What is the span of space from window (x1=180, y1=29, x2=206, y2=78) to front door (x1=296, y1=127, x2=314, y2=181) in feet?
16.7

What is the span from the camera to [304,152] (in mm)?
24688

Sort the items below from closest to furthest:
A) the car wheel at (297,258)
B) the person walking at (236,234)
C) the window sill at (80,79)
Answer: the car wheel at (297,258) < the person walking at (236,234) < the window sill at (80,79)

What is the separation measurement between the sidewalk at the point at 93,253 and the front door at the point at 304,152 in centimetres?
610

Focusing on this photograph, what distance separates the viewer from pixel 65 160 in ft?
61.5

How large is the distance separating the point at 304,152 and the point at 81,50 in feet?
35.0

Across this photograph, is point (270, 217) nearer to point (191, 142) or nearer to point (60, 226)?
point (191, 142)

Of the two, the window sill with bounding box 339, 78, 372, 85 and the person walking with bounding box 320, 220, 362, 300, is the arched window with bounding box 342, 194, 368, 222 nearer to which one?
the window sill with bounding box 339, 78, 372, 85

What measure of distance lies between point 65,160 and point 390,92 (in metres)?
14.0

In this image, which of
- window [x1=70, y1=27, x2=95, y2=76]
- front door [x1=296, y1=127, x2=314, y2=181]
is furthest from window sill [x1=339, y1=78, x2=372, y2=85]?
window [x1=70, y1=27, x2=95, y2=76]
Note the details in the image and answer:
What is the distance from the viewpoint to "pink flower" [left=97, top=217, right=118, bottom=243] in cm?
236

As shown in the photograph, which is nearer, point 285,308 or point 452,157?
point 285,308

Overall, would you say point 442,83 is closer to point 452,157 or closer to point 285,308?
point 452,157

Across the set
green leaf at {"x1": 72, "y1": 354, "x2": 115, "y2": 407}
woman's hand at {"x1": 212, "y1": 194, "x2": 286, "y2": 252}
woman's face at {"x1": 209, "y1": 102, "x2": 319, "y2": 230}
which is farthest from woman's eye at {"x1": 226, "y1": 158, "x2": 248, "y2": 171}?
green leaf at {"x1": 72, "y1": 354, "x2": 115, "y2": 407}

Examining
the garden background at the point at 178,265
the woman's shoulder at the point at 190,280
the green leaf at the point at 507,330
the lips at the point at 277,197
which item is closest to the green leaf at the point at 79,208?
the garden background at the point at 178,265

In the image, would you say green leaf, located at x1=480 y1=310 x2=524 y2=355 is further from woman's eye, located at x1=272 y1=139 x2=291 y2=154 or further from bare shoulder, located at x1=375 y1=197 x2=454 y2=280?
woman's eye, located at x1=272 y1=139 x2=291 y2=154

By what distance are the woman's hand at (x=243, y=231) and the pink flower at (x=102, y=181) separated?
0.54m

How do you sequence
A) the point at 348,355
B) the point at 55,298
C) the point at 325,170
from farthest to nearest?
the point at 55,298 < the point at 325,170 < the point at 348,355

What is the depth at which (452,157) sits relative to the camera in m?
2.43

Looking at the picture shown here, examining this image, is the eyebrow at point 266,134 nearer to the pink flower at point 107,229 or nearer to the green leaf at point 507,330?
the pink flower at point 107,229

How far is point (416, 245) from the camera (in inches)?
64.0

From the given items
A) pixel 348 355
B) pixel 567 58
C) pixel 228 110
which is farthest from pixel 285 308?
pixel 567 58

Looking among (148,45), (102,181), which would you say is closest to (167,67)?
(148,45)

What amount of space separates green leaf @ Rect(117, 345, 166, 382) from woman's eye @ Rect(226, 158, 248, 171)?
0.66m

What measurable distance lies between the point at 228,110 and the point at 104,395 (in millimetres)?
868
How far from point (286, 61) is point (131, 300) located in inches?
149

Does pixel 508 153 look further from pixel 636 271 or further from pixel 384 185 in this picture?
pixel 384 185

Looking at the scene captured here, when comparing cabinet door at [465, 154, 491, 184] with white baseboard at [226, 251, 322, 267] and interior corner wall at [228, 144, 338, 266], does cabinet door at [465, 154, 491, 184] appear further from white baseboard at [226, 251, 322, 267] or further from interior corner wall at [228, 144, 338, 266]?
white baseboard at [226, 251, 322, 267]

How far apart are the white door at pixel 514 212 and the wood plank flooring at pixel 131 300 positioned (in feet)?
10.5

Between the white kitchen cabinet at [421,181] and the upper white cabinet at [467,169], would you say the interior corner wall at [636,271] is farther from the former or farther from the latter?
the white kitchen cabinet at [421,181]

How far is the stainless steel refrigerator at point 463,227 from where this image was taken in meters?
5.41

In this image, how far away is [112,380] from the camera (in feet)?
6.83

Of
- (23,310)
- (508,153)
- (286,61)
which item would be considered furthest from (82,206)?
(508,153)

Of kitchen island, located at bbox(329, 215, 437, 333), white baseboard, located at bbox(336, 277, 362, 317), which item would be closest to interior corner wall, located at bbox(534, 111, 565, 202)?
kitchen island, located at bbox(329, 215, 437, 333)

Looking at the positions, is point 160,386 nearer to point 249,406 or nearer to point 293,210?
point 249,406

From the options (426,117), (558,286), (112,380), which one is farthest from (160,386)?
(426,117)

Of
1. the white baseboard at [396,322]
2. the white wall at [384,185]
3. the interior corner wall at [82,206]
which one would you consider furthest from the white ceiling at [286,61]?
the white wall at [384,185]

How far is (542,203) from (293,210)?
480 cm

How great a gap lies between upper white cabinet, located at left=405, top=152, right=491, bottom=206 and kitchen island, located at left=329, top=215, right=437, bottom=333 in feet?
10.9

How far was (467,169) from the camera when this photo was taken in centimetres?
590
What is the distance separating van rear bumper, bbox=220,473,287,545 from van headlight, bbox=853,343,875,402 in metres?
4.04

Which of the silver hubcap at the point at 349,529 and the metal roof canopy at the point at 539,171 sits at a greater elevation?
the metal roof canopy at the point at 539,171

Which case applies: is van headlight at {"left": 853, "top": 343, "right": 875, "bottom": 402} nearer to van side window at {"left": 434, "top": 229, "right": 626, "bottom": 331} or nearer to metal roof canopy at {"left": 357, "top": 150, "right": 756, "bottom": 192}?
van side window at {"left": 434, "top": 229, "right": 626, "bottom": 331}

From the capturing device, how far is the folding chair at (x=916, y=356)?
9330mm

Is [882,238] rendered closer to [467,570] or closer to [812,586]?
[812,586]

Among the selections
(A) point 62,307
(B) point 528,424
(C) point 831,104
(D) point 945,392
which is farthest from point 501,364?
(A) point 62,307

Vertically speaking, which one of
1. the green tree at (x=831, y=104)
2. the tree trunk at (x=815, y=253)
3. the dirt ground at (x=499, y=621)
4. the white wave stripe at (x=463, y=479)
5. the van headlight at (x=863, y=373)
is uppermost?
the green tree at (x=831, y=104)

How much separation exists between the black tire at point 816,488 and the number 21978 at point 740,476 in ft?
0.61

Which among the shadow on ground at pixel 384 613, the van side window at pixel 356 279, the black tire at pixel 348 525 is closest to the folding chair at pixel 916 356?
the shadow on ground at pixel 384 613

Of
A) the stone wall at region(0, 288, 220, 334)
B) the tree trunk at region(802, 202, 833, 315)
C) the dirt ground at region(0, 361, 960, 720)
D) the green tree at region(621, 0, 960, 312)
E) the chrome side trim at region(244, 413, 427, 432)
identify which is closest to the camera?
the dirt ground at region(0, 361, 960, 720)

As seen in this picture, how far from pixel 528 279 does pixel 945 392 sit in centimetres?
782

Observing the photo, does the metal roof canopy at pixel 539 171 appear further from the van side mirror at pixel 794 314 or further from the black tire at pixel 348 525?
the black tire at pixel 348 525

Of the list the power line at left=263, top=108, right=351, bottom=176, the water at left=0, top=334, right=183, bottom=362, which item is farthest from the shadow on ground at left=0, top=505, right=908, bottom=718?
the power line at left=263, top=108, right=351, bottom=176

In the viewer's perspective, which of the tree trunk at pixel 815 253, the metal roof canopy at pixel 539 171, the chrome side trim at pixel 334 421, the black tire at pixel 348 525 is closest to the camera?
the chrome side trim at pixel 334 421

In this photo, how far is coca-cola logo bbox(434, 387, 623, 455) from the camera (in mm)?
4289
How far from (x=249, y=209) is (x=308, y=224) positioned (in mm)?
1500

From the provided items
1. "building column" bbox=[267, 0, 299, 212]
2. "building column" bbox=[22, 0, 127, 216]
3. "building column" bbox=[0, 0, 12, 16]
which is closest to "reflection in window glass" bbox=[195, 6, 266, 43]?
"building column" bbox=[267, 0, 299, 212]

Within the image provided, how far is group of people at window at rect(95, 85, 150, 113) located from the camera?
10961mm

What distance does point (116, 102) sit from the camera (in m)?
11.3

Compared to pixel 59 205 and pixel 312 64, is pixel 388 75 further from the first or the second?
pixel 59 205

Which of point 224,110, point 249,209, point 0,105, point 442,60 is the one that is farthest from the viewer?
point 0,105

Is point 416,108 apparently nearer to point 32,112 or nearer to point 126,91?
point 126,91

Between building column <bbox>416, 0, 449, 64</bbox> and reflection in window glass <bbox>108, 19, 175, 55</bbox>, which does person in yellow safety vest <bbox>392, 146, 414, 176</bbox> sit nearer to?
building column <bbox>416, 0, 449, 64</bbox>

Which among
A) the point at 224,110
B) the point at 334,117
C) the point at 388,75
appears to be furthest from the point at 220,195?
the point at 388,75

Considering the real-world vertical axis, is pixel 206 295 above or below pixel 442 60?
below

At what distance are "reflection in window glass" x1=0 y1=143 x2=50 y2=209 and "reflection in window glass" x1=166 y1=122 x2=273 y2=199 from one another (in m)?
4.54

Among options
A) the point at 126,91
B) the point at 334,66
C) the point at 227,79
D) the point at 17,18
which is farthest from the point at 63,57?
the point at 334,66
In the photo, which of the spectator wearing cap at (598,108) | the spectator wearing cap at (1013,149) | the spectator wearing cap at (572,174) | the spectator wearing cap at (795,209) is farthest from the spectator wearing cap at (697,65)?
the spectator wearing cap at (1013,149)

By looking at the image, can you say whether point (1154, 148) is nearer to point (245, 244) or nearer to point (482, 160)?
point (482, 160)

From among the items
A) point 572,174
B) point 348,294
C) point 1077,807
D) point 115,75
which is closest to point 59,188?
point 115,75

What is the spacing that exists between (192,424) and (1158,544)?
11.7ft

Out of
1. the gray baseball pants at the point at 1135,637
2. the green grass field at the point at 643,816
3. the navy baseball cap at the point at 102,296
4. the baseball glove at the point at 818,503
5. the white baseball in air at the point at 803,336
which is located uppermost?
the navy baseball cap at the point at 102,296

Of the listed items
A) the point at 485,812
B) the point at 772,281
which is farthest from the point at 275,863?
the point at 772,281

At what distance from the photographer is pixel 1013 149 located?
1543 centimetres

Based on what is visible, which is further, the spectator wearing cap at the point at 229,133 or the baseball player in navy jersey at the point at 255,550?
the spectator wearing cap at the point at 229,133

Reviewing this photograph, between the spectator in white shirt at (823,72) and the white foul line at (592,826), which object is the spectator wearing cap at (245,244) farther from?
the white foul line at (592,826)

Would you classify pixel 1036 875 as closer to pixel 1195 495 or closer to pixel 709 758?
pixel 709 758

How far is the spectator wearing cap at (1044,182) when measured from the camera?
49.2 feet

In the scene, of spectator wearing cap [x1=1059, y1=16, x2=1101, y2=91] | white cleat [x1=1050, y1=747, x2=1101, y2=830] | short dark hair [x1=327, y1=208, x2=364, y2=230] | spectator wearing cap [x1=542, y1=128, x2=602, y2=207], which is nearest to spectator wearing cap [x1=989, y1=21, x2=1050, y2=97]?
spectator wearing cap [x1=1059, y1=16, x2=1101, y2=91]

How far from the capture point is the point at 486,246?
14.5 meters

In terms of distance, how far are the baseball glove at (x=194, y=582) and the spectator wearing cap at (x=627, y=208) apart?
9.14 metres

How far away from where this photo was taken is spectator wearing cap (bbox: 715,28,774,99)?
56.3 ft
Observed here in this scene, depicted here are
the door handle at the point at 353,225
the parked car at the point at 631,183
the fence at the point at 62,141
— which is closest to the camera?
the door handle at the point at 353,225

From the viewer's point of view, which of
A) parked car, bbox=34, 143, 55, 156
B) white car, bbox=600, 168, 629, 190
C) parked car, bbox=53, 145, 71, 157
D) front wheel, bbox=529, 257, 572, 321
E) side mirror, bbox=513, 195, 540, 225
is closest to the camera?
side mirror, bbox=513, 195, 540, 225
------------------------------------------------------------
- [Task objective]
Turn every line of the entries from the one containing "Observed here in" down to the end into a numbered list, leaving out blank lines.

- [Completed task]
1. Observed here in this scene, depicted here are
2. the door handle at the point at 353,225
3. the parked car at the point at 631,183
4. the fence at the point at 62,141
5. — which is closest to the camera?
6. the door handle at the point at 353,225
7. From the viewer's point of view, which of
8. A) parked car, bbox=34, 143, 55, 156
9. B) white car, bbox=600, 168, 629, 190
10. C) parked car, bbox=53, 145, 71, 157
11. D) front wheel, bbox=529, 257, 572, 321
12. E) side mirror, bbox=513, 195, 540, 225
13. is closest to the camera?
14. side mirror, bbox=513, 195, 540, 225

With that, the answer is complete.